Rappelons utilement ici qu’en 1811, Chateaubriand est élu « membre de l’Académie Française » à la place de l’écrivain Chénier (1746-1811), à qui l’on doit l’excellent rapport sur la «
Par Simon Alain pour Université Populaire de Philosophie Bretonne (UPPB) le 24/04/13 0:56

Rappelons utilement ici qu'en 1811, Chateaubriand est élu « membre de l'Académie Française » à la place de l'écrivain Chénier (1746-1811), à qui l'on doit l'excellent rapport sur la « panthéonisation » de Descartes (2 octobre 1793) [1].
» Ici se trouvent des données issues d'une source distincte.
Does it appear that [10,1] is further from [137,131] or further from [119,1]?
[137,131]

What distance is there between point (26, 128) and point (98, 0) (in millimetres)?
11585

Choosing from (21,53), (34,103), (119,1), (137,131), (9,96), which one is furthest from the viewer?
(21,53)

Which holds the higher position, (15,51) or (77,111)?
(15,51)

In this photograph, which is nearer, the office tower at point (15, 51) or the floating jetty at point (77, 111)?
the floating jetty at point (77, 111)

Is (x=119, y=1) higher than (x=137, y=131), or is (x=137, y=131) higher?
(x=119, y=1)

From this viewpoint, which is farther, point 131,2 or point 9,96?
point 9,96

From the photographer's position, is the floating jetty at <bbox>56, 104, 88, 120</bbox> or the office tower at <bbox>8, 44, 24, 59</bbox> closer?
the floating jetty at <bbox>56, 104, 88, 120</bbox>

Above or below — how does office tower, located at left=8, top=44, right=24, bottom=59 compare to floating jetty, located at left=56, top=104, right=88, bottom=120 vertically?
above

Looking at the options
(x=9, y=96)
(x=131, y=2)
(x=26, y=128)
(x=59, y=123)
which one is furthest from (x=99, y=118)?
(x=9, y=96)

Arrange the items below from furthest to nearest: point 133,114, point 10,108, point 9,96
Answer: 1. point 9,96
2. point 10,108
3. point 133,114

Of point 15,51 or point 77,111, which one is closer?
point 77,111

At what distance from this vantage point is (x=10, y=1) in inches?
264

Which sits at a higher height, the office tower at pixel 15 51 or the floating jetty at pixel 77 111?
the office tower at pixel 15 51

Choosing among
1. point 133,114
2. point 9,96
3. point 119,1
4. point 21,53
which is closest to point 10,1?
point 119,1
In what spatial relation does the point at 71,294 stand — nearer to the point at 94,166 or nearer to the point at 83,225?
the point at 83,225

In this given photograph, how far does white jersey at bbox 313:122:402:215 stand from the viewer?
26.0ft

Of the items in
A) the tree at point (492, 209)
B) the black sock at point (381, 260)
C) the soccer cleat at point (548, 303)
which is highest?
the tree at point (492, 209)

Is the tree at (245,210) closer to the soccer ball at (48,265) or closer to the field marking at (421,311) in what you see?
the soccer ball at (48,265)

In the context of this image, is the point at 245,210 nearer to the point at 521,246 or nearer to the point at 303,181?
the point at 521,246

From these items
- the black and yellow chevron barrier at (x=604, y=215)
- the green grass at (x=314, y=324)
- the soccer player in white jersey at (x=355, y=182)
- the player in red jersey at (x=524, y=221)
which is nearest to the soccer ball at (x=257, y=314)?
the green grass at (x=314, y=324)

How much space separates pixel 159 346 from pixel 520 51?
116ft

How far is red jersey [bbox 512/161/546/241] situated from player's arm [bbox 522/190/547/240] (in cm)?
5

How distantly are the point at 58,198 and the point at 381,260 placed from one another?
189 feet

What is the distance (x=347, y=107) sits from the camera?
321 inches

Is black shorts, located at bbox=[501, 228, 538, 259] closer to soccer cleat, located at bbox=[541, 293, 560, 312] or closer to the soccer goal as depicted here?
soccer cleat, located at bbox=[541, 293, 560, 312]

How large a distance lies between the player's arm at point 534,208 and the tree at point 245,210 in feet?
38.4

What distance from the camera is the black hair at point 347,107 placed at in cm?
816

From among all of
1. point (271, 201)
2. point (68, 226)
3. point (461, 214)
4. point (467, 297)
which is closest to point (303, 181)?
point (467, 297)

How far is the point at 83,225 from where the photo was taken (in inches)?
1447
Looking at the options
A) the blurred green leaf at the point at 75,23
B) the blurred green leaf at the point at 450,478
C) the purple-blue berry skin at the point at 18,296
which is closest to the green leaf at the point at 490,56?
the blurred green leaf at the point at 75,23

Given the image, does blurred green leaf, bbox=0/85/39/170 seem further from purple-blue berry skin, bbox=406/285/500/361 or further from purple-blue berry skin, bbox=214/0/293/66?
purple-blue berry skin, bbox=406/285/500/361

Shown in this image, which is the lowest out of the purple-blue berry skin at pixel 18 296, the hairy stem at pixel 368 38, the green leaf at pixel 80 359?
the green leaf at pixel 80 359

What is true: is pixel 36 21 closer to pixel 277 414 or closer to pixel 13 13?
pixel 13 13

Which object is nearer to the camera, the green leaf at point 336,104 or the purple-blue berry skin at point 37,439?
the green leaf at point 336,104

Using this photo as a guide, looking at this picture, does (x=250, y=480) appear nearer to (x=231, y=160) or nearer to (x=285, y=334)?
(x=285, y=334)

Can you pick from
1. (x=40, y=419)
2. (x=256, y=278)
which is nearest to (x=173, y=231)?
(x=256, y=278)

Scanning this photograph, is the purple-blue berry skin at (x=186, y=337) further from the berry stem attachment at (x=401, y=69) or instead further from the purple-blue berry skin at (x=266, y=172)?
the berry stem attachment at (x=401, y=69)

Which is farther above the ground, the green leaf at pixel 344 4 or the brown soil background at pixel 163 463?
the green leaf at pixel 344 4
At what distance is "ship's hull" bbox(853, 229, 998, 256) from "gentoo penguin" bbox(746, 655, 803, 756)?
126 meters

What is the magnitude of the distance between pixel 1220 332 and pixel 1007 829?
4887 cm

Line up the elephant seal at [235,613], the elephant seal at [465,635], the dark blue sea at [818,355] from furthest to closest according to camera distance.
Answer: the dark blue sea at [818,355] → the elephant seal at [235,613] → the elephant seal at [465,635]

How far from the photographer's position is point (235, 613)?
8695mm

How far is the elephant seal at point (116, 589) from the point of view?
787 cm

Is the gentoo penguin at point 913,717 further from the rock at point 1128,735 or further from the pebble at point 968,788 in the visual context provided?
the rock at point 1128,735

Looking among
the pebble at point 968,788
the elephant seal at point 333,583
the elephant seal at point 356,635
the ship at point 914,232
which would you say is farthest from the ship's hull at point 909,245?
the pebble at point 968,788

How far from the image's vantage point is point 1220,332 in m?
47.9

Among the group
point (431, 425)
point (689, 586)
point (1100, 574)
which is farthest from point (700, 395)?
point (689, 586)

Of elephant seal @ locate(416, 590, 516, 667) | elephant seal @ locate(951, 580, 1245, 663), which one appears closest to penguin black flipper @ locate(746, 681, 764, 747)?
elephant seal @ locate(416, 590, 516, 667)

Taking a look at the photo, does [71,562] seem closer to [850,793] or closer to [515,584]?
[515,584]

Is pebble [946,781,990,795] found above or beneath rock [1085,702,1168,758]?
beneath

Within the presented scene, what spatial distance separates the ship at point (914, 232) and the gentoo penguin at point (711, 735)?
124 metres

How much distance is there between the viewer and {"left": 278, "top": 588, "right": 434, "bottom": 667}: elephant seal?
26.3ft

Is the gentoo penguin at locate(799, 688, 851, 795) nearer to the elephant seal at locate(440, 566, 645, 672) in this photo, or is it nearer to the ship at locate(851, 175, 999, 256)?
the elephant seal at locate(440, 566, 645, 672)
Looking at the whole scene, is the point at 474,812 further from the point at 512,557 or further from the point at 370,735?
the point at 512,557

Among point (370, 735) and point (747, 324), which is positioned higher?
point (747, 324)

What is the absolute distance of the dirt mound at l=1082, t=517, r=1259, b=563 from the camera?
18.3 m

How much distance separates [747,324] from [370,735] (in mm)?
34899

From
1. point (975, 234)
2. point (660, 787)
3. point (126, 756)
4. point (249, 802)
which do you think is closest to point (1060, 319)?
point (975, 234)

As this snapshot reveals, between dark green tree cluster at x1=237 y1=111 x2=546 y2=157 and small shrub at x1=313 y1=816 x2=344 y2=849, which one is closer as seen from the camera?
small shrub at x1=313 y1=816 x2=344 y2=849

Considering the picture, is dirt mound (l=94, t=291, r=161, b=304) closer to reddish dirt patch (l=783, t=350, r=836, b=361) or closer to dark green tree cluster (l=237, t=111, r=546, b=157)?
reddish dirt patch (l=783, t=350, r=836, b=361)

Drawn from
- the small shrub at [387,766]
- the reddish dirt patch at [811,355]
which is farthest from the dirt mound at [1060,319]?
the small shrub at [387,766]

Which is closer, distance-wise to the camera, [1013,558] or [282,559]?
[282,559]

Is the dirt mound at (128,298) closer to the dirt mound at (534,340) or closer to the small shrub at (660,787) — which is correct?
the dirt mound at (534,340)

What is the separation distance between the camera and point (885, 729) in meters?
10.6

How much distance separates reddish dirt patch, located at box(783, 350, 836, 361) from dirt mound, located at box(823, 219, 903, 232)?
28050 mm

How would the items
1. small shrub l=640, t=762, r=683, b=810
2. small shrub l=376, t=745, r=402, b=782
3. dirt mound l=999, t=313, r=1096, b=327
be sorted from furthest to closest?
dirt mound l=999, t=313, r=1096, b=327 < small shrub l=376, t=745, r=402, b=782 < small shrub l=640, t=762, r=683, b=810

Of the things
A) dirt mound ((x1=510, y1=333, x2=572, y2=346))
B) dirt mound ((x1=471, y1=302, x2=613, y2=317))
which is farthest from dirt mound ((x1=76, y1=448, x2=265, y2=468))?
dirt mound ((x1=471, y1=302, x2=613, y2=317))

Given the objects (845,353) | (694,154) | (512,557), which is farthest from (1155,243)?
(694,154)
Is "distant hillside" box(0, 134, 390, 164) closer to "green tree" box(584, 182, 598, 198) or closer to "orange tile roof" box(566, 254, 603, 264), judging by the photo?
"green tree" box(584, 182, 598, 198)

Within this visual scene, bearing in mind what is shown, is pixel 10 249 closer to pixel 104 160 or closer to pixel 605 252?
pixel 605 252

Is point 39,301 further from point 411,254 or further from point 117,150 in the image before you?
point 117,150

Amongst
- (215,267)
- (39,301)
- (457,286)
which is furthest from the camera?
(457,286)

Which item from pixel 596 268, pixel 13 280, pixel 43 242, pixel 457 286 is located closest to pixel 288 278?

Rappelons également que si Chateaubriand est bien élu en 1811 au siège de Chénier, il ne l'obtient cependant pas. En effet, prévoyant de blâmer dans son discours de réception « certains aspects de la Révolution », Napoléon ne laisse pas Chateaubriand le prononcer.

« L'empereur » nomme alors « l'écrivain » ambassadeur à Stockholm. Les deux hommes ne sont pas sans ignorer que Descartes y est décédé (11 février 1650). Et cela, dans les circonstances que l'on sait[2].

Notons que Napoléon et Chateaubriand ont déjà eu l'occasion à l'époque de s'opposer au sujet du philosophe : en 1802 notamment, lors de « l'année Descartes » (au cours de laquelle Napoléon renomme le village de sa naissance et au cours de laquelle Chateaubriand publie son "Génie du christianisme").

Rappelons, en outre, qu'à la mort de Napoléon, en 1821, Chateaubriand est nommé ambassadeur à Berlin. Et cela, au moment où le philosophe parisien Victor Cousin (1792-1867) assiste aux cours de l'Allemand Hegel (1770-1831) [3].

A son retour de Berlin, Cousin « nationalise » Descartes et en fait « le philosophe cartésien » que l'on sait (pour qu'il ne soit pas considéré comme « allemand » suite au vibrant hommage qu'Hegel lui rend) .

Chateaubriand ne « satisfaisant » pas aux « exigences » de sa « fonction » à Berlin, il est nommé ambassadeur à Londres, puis il devient ministre des affaires étrangères.

C'est suite à ce mandat qu'il publie (en 1831) ses célèbres "Etudes historiques" : un « résumé de l'histoire universelle » dans lequel le penseur breton souhaite montrer que seul « le christianisme », et non « la politique », peut « réformer la société ».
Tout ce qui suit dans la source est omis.